2. Kafka is “at least once”
Failure Scenario: Your application process restarts, or Kafka itself suffers a failure. In the presence of instance failure, Kafka’s underlying replication prefers duplicating messages over dropping them.
Potential impact to your application: Duplicate messages when you didn’t expect it.
How to handle this: When building a system on top of Kafka, ensure that your consumers can handle duplicates of any individual message. There are two common remediations:
Idempotency: Make it so that receiving the same message twice in your consumer doesn’t change anything. For example, if your consumer is writing to a SQL database, use of UPSERT will likely allow you to safely receive duplicate messages.
Duplicate message tracking: Insert some unique identifier in each message, then track which identifiers each consumer has seen, and ignore any identifiers that are duplicated.
3. Consumers should be careful about resetting offsets
Some consumers have mechanisms for automatically resetting offsets on some Kafka errors. These mechanisms are typically not safe in production, and it’s recommended you handle these cases manually.
Failure Scenario: Your consumer receives an “offset out of range error” from Kafka and decides to reset its offset somewhere.
Potential impact to your application: Your application can either start replaying from the first retained offset, or from the last, resulting in either it being very far behind, or missing messages.
How to handle this: Don’t write application code that automatically resets which offset your consumer is tracking. Don’t enable any consumer configuration options that do that either - prefer paging a human being.
4. Reuse client objects
Failure Scenario: When an individual broker has a failure for some reason, client applications that don’t have reuse of client objects will see issues.
Potential impact to your application: If you create a new client, e.g. per http request that comes in, your application will see increased latency and errors talking to Kafka during broker failure. This is because client libraries do notable work on first connecting to the cluster, and bringing up new clients on each request will cause that work to happen again, potentially against the failed broker.
How to handle this: Always have long running usage of Kafka client objects in your application. Construct producer and consumer objects early on in the application lifecycle and reuse them.
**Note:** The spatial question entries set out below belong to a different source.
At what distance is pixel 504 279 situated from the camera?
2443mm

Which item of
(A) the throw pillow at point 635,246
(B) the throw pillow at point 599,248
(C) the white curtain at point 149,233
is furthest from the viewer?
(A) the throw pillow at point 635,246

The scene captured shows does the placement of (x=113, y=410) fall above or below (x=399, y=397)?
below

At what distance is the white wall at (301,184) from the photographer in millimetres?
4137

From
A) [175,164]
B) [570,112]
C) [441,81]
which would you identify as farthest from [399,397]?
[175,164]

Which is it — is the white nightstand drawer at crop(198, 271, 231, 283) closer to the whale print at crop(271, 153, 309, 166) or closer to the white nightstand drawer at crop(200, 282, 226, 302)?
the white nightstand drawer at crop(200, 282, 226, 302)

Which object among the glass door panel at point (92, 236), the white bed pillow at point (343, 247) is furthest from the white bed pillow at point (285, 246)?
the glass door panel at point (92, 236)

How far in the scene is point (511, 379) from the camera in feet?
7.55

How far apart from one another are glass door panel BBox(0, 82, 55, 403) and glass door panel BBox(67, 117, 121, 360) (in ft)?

5. Low Level Kafka Client APIs
Failure Scenario: Using “low-level” Kafka APIs where you e.g. send individual requests to brokers is quite complex in the face of failure.
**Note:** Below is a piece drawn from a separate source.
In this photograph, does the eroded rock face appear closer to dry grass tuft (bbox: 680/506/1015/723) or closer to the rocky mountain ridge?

Potential Impact to your application: Errors, potential data loss, potential downtime.
How to prevent this: Avoid, as much as possible, using low level Kafka client APIs. Anything that involves specifying individual brokers is very hard to get right in the face of failure. If you do use low-level APIs, make sure that you test your code in the face of Kafka level failure.
Likewise, avoid any kind of logic that requires coordinated fetches from all of the partitions in a topic. Consumers should be robust to any individual partition undergoing temporary failure, as the leader for any given partition may be undergoing re-election or re-balance.
Lastly: Test failure in staging environments
Apache Kafka on Heroku has a command heroku kafka:fail
that allows you to cause an instance failure on one of your brokers. Using this command is the best way to check whether your application can handle Kafka-level failures, and you can do so at any time in a staging environment. The syntax is like this:
heroku kafka:fail KAFKA_URL --app sushi
Where sushi
is the name of your app.
This command should not be used lightly! Failing brokers in production is never going to improve stability, and may dramatically decrease the stability of the cluster.
Likewise, you can test failure in a development environment by spinning up multiple brokers, and killing the process for one of them.